→ 課題の目的
「From the low」を含む行から項目の終わりまで（両端を含む）を書き写し、「green tree」を「oak tree」に置き換える。それ以外は変えない。

コレクションから取り出した項目
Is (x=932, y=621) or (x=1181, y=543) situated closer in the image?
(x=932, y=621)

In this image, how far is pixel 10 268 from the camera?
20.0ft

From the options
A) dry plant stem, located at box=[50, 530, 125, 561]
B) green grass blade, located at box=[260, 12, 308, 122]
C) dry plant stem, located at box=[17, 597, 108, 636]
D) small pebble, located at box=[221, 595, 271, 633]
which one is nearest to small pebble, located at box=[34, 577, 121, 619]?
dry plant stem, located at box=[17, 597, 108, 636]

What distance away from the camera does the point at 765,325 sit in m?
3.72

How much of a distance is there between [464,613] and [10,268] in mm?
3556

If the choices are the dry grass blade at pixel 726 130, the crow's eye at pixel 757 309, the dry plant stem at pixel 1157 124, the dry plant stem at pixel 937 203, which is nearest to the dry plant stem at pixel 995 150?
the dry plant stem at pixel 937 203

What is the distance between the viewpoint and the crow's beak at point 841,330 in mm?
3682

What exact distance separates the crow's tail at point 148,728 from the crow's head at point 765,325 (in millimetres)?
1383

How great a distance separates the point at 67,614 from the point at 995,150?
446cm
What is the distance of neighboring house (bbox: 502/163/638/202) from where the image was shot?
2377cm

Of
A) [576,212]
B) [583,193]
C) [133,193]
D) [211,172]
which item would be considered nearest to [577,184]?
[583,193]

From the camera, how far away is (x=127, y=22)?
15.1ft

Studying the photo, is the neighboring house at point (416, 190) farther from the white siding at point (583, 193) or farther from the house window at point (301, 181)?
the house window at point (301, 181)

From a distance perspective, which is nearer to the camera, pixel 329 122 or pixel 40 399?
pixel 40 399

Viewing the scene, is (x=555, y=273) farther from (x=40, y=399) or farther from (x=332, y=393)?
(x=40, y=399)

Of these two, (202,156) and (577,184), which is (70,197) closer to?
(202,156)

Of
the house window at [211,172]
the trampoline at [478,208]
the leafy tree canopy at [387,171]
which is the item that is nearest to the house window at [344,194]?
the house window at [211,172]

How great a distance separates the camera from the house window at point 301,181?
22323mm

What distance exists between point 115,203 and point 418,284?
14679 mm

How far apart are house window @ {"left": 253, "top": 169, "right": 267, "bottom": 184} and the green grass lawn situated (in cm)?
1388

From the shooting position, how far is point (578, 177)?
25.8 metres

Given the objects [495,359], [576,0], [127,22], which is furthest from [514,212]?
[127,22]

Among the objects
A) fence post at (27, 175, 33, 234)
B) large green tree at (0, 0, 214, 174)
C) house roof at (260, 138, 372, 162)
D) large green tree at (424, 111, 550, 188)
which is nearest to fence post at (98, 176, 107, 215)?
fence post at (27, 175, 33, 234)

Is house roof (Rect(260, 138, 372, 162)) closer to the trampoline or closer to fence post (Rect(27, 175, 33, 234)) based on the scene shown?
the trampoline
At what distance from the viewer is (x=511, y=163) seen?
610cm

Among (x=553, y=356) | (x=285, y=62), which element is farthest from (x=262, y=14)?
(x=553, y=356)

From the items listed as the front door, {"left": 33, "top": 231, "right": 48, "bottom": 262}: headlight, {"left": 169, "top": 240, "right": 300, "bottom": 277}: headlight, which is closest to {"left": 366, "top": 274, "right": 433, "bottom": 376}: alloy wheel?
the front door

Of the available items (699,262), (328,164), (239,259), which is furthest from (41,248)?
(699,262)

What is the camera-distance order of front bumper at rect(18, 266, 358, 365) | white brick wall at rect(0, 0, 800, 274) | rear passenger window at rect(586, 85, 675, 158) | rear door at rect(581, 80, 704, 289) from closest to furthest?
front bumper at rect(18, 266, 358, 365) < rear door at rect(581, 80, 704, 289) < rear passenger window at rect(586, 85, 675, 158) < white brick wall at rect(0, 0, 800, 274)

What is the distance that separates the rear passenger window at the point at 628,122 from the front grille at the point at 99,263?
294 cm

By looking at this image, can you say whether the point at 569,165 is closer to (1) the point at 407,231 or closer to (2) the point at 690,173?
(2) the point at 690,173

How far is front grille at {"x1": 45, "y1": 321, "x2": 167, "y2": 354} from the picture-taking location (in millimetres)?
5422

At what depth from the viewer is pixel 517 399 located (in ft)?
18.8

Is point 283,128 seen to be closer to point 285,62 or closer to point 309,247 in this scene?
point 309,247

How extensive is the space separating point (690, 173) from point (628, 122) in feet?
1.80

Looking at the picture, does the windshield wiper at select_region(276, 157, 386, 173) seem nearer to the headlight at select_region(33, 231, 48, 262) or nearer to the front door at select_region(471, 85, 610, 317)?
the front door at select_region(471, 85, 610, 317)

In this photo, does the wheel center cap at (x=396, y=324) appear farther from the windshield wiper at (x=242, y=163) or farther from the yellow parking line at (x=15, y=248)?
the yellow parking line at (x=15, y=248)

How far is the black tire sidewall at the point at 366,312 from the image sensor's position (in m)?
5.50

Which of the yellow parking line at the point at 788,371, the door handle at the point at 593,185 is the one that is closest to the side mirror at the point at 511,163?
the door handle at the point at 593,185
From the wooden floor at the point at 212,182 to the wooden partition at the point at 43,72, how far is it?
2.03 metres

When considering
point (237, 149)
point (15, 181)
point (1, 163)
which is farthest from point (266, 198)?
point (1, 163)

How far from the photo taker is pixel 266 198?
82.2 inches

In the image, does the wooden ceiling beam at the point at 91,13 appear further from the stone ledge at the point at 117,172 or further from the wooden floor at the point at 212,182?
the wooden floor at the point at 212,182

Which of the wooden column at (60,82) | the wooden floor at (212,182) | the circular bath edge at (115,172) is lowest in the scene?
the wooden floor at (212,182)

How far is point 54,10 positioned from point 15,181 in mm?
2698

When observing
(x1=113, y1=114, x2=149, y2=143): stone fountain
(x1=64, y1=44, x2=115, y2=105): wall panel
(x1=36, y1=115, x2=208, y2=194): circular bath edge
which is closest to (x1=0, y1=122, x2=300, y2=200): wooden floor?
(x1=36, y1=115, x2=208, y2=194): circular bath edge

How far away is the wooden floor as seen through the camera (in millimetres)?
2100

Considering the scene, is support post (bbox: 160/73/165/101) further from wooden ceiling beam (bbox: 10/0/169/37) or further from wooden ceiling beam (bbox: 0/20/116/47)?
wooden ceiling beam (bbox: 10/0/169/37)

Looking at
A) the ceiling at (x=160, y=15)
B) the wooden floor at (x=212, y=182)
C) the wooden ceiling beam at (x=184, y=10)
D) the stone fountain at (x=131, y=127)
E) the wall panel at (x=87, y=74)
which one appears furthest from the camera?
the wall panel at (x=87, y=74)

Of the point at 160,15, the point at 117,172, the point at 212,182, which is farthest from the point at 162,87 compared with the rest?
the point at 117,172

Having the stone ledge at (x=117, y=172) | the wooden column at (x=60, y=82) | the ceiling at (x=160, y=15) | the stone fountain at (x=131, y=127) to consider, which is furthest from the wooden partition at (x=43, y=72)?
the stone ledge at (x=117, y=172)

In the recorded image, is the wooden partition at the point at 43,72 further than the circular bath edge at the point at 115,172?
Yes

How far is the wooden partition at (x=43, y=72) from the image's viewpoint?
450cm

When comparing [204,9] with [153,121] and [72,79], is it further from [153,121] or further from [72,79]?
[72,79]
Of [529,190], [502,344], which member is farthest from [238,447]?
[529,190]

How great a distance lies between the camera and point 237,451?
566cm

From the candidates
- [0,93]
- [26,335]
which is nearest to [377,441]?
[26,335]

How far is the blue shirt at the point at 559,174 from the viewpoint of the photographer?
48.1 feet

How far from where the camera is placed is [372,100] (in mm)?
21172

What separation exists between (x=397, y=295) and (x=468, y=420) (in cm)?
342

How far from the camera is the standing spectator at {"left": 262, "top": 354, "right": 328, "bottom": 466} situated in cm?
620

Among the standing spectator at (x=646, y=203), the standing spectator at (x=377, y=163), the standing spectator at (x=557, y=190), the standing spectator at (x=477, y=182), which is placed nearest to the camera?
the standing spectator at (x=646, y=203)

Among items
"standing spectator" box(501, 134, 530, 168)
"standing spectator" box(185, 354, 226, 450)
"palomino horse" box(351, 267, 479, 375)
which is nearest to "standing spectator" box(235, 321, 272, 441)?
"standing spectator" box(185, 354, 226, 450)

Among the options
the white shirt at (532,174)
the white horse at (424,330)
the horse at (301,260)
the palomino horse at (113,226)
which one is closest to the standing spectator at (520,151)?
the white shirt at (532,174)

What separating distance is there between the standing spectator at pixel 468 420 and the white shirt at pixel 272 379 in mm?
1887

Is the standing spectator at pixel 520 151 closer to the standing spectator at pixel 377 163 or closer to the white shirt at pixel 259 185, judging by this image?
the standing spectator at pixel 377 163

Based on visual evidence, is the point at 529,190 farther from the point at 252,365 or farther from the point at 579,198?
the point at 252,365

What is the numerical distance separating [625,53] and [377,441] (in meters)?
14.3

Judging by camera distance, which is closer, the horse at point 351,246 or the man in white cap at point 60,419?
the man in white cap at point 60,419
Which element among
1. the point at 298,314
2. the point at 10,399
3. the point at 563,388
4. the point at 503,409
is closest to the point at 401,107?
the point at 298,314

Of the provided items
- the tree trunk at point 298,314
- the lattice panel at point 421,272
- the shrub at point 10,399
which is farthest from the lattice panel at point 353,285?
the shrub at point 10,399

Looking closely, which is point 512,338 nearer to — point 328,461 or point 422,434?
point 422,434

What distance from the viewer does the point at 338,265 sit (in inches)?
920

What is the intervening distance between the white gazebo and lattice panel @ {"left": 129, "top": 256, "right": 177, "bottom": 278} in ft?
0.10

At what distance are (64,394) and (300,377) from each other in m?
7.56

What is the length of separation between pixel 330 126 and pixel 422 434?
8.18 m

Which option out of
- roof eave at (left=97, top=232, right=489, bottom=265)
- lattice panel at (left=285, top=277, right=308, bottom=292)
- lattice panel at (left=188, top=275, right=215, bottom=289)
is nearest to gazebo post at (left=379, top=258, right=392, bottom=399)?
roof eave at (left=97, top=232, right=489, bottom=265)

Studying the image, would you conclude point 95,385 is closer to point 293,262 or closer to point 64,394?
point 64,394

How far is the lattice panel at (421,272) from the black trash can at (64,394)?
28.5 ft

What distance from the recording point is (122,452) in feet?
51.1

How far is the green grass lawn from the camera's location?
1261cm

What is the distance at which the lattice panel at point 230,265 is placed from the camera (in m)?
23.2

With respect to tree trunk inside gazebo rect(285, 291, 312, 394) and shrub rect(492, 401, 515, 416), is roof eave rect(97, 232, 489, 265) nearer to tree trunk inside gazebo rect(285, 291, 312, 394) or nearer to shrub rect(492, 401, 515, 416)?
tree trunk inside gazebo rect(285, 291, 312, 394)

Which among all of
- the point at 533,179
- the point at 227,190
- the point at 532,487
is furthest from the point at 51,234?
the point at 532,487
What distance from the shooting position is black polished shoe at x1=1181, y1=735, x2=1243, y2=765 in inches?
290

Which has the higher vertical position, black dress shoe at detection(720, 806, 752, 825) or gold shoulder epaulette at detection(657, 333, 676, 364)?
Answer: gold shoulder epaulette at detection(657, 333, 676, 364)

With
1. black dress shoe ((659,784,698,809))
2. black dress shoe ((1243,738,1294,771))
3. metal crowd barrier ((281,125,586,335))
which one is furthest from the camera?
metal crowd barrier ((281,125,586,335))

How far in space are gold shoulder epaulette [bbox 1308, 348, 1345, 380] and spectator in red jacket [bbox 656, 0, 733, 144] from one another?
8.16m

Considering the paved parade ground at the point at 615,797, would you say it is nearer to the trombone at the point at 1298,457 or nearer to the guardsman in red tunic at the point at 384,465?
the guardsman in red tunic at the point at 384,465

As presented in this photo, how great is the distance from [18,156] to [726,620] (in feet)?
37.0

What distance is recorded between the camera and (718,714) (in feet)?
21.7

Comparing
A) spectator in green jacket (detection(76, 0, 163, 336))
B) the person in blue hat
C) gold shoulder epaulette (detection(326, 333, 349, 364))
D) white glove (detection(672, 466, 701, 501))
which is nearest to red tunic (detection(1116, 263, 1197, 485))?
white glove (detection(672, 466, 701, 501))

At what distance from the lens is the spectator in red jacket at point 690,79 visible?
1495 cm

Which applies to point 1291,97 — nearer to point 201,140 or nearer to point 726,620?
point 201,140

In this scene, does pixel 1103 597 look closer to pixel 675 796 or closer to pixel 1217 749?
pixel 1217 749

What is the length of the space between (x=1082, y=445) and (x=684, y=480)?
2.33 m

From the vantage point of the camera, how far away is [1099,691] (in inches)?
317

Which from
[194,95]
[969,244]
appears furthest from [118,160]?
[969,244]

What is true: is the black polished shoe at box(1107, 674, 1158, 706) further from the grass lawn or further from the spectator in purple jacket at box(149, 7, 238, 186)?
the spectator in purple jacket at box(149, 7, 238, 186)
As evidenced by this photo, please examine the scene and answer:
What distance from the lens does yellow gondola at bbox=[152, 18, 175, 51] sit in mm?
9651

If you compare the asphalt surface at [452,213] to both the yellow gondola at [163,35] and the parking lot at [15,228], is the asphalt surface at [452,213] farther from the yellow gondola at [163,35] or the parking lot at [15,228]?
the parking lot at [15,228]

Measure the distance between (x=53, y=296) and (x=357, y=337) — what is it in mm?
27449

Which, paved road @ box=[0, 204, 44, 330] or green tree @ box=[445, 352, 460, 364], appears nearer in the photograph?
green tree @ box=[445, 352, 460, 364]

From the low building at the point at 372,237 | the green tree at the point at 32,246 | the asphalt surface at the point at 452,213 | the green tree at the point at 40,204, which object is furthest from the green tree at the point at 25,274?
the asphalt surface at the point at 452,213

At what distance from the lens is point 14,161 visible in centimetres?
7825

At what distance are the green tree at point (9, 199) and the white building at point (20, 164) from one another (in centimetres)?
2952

→ 解答は以下
From the low building at the point at 372,237 | the oak tree at the point at 32,246 | the asphalt surface at the point at 452,213 | the oak tree at the point at 40,204, which object is furthest from the oak tree at the point at 25,274?
the asphalt surface at the point at 452,213

At what distance from the lens is point 14,161 visible in centimetres?
7825

At what distance are the oak tree at point (9, 199) and the white building at point (20, 164) from one another (in centimetres)?
2952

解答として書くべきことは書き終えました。